I was stunned. I had spent time with this woman about once a month for three years, yet that day I had no inkling she was so distressed. I was glad to have made such a difference, yet the experience left me with an enormous sense of responsibility. What if I had been upset, distracted, or hurried when she came to see me? That experience made me take stock of myself as a stylist and as a person. How many of the ten clients I saw each day might be in personal crisis? Even if it were only one person a day, I might have no way of knowing who needed some extra attention. I resolved to treat every person I met like I had treated that woman. It might sound like a lot of work, but it wasn’t hard to have fun with my client that day.
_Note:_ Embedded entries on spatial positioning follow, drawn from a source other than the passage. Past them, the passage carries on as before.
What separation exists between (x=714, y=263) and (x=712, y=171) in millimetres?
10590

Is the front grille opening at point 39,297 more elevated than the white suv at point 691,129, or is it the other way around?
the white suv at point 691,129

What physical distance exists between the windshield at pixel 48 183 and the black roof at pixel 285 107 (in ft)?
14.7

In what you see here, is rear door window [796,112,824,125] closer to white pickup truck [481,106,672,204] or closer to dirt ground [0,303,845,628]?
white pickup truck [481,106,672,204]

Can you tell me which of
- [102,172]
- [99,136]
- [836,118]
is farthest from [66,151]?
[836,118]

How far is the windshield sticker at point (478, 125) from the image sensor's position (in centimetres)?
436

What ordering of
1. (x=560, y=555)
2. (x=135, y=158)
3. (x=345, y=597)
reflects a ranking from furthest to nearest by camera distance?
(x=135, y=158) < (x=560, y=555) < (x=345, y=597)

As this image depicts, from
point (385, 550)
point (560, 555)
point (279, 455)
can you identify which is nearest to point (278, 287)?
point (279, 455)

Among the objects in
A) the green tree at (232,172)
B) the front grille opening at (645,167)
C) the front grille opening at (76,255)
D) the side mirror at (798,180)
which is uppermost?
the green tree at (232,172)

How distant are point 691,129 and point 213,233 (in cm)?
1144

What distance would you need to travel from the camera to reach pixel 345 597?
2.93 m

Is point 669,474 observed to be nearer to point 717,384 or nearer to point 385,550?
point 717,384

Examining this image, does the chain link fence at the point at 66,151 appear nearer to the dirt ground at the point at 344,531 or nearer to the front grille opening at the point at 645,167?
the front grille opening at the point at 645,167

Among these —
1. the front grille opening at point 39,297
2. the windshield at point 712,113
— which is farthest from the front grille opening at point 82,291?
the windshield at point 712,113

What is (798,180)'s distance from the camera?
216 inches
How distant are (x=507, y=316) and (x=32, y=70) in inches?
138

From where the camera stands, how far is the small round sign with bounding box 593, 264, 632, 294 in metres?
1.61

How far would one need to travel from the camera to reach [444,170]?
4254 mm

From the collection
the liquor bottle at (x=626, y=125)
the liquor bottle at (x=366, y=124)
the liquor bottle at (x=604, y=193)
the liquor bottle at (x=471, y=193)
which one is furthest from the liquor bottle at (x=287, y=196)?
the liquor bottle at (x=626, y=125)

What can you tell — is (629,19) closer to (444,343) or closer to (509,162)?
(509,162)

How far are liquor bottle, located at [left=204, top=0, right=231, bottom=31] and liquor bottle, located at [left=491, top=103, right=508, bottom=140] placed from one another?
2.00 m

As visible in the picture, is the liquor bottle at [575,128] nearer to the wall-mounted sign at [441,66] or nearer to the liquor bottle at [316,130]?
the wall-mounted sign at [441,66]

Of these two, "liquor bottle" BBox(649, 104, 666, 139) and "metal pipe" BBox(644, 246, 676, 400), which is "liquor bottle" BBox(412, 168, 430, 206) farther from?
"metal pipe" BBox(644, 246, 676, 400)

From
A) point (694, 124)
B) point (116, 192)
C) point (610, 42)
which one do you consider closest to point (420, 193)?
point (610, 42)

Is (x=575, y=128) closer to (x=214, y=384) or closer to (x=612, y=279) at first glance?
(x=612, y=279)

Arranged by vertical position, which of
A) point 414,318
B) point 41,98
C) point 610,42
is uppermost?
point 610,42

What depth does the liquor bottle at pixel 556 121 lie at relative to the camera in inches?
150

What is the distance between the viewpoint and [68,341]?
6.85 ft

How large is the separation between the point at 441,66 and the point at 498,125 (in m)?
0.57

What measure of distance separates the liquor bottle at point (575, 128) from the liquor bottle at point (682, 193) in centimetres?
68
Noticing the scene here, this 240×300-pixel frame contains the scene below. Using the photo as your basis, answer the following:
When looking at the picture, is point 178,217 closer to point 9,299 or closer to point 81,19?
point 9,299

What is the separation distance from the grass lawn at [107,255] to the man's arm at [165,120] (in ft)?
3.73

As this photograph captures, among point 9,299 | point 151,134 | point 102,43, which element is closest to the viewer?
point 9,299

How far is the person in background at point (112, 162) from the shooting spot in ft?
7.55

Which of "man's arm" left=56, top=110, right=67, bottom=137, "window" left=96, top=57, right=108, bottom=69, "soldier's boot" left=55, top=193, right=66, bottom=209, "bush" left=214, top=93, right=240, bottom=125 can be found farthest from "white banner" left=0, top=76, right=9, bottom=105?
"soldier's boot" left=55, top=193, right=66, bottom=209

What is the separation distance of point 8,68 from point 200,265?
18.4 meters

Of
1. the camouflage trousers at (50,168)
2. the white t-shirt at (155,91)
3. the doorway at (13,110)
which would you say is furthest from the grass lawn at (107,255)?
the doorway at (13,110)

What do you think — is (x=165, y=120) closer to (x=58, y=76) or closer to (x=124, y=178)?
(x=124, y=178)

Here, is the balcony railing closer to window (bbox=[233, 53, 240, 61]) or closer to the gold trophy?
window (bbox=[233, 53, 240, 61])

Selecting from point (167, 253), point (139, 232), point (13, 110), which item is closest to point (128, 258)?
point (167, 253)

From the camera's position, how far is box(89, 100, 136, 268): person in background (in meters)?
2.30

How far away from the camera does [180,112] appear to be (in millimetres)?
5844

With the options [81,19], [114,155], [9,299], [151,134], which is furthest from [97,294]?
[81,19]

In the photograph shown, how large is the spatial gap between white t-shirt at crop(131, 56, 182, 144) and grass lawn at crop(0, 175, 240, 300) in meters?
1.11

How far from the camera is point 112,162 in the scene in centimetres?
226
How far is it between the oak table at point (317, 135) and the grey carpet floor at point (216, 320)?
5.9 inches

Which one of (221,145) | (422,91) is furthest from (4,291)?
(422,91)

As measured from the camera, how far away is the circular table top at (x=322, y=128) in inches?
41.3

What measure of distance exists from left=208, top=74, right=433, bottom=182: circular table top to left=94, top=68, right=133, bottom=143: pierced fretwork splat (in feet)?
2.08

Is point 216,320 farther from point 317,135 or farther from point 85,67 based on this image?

It was natural and made my day brighter, too.
After that experience, I vowed to give care and attention to everyone I saw. I figured it would make their day a little better, and who knows, it might save a life. I still thank my client for the gift of that letter because it changed my life as much as my kindness changed hers. When you realize the difference you can make for others, whether by spending a light-hearted half-hour together, giving them a smile, or simply holding the door open for them, your whole approach to life shifts. Why have random acts of kindness when we can have intentional acts of good will?